■ **Supplied passage**:
┄┄┄┄┄┄┄┄┄┄┄┄┄┄┄┄┄┄┄┄

Monitoring

Erosion Pin Monitoring in Riparian Zones

Installation procedures, measurement intervals, and data interpretation for erosion pin arrays in vegetated and unvegetated bank sections along Canadian creek systems.

Native plant species establishing along a restored creek bank with visible bank face
Native species establishing along a restored creek bank. Erosion pins are typically installed in bank faces like this one. Photo: US Bureau of Reclamation, Wikimedia Commons (CC BY 2.0).

What erosion pins measure

Erosion pins are one of the most straightforward field methods for quantifying bank surface change over time. Each pin is a metal rod — typically steel rebar or galvanized wire — driven horizontally into a bank face perpendicular to the flow direction. At each reading, the length of exposed pin is measured. An increase in exposed length indicates net erosion at that point; a decrease (or pin burial) indicates net deposition.

Pins do not capture the mechanism of erosion — they record only the net change in bank surface position at the pin location. To interpret what is driving observed change (fluvial scour, freeze-thaw crumbling, mass wasting), field observations made during or immediately after significant flow events are needed alongside the pin records.

Installation procedure

Erosion pin arrays are typically installed in vertical transects on the bank face, with pins placed at fixed vertical intervals — commonly 25 cm, 50 cm, or at specific positions relative to the bank morphology (upper bank, mid bank, bank toe). Multiple transects are installed across a monitored reach, allowing spatial variation in erosion rates to be captured.

Pin specifications

Pins used in documented Canadian conservation authority monitoring programs are typically 6–10 mm diameter steel rod, driven to a depth of 30–40 cm into the bank face, with an initial exposed length of 10–15 cm recorded at installation. The pin must be long enough to remain in place through a period of significant erosion, but not so long that it creates turbulent flow interference at the bank face.

Flagging and documentation

Each pin is flagged at installation with a numbered label tied to the exposed end. The position of each pin relative to a fixed benchmark (survey stake or GPS coordinate) is recorded so that the array can be located precisely at each return visit. Photographs taken at installation and at each subsequent reading provide visual context for interpreting pin changes.

Pins can be dislodged by ice scour, beavers, or equipment during maintenance work. Arrays should be checked after major flow events and damaged pins noted in the record. Readings from dislodged or missing pins must be flagged as invalid in the dataset.

Measurement intervals

The timing of pin readings significantly affects what the data captures. Annual readings taken after the spring freshet period capture cumulative erosion from the highest-discharge events of the year, which is often the dominant erosion period in Canadian creek systems. However, single annual readings mask the timing and source of erosion — a spring reading after a major ice jam event cannot be distinguished from a spring reading after a gradual melt without interim records.

┄┄┄┄┄┄┄┄┄┄┄┄┄┄┄┄┄┄┄┄

■ **Record extracts**:
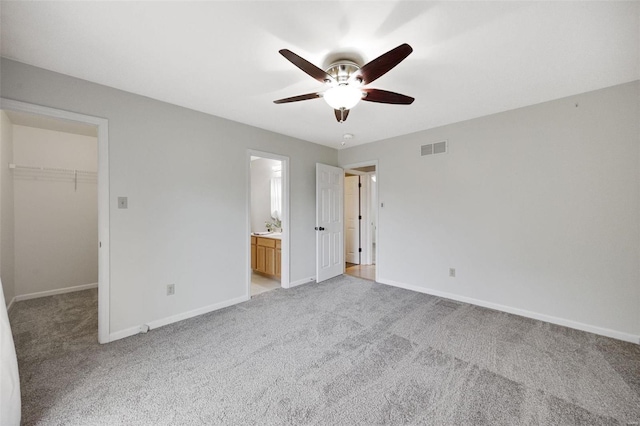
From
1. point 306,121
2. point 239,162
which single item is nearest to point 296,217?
point 239,162

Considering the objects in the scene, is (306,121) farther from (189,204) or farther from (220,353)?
(220,353)

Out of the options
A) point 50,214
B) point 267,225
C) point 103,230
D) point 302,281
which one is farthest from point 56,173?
point 302,281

┄┄┄┄┄┄┄┄┄┄┄┄┄┄┄┄┄┄┄┄

■ **Aim of the exercise**: In the erosion pin monitoring text, to what depth are pins driven into the bank face in documented Canadian conservation authority monitoring programs?

■ **Written answer**: 30–40 cm